Camping di Rumah Babi : Guntur 2249 mdpl

Pemandangan dari puncak 1. Pokoknya saya yang jadi model
Libur lebaran kali ini, kantorku tidak tanggung-tanggung memberi libur dua minggu. Aku dan dua teman , kali ini memutuskan untuk mendaki Gunung Guntur. Catatan perjalanan ini tidak akan lengkap, mungkin akan lebih banyak sesi curhatnya.

Awalnya kami berlima. Aku, Rani, Adel, dan dua teman kantorku. Lalu bertambah Pauline, adiknya Rani, dan dua teman Rani. Jadilah kami berdelapan. Semuanya begitu lancar hingga H-10 satu persatu mengundurkan diri. Yang tersisa hanya aku Rani dan Adel. Ya betul sekali kami bertiga perempuan. Bagi aku dan Adel, kami agak ragu apa mau lanjut atau diundur saja. Ini bukan masalah kuat atau tidak angkat tenda dan perlengkapan kelompok (sebenarnya ini masalah bagiku), tetapi lebih kepada kami akan sampai di Garut sekitar jam 3 pagi.

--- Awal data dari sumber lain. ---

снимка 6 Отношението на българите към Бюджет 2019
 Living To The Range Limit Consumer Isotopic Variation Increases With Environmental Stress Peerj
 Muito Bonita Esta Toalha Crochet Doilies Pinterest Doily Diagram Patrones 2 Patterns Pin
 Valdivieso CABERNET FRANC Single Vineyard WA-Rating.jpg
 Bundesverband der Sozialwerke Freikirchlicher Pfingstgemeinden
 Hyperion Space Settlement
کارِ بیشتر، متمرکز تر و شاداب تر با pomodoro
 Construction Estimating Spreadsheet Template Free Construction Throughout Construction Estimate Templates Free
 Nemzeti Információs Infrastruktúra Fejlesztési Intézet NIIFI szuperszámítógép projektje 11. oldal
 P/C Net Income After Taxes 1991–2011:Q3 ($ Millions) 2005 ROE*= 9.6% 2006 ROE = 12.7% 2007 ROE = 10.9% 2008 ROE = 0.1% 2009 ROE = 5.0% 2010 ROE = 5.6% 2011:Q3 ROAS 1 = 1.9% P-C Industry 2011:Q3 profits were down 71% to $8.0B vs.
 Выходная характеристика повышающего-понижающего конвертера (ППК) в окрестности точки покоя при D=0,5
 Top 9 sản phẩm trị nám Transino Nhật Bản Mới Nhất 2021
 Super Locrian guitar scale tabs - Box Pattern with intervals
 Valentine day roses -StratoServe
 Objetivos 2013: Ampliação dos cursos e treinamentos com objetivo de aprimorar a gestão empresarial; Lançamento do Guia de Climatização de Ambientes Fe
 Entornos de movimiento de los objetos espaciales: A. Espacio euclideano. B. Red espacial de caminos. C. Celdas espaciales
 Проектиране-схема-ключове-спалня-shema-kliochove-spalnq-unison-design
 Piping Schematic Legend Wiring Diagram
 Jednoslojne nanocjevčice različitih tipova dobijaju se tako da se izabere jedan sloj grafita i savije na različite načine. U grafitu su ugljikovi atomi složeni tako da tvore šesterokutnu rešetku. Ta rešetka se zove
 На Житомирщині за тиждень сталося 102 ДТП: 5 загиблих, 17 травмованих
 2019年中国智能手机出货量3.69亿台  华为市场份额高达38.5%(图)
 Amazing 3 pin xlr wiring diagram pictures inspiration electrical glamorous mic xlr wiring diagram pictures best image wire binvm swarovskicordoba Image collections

Agak menakutkan kalau kami semua perempuan. Kami sempat galau, tapi Rani bilang, "Jadiin aja dong, gue udah pengen banget naik gunung lagi." Akhirnya Adel yang memiliki bakat alami sebagai humas mengajak beberapa junior kami saat kuliah.

Bergabunglah Rui dan Yoan. Hanya jeda beberapa hari bergabunglah Andi dan Mawan. Yes sudah bertujuh. Ternyata peminatnya masih bertambah : Fidel dan Cici. Yeay kami bersembilan. Tapi sayang, menjelang keberangkatan akhirnya yang tersisa hanya lima orang. Aku, Rani, Adel, Cici, dan Andi. Lumayan ada laki-lakinya satu. Kami membagi peran. Rani sebagai ketua perjalanan. Aku sebagai bendahara. Adel sebagai seksi konsumsi. Andi sebagai medis. Cici sebagai asisten konsumsi merangkap perlap.

Pukul 9 malam kami berkumpul di Stasiun UI, sebenarnya mungkin lebih enak jika meeting point di Stasiun Tanjung Barat. Berhubung Andi dan Cici yang masih kuliah dan ngekos di sekitar kampus, jadilah di Stasiun UI. Dari stasiun, kami naik taksi tanpa argo ke Kampung Rambutan, biayanya Rp 50.000. Kadang supir Taksi harus belajar matematika. Kalau saja dia pakai argo pasti lebih menguntungkan buat dia. Jalanan semacet itu pasti memakan lebih dari 50ribu. Kami turun di Pasar Rebo dan langsung dapat bus ke Garut. Sayangnya kami berbarengan dengan orang mudik. Selain jadi penuh sekali sampai-sampai kami tidak dapat tempat duduk hingga Ciawi, ongkosnya jadi lebih mahal: Rp 60.000. Dan kesalahan kami adalah, bus itu tidak lewat tol Cipularang melainkan memutar lewat Ciawi-Cianjur.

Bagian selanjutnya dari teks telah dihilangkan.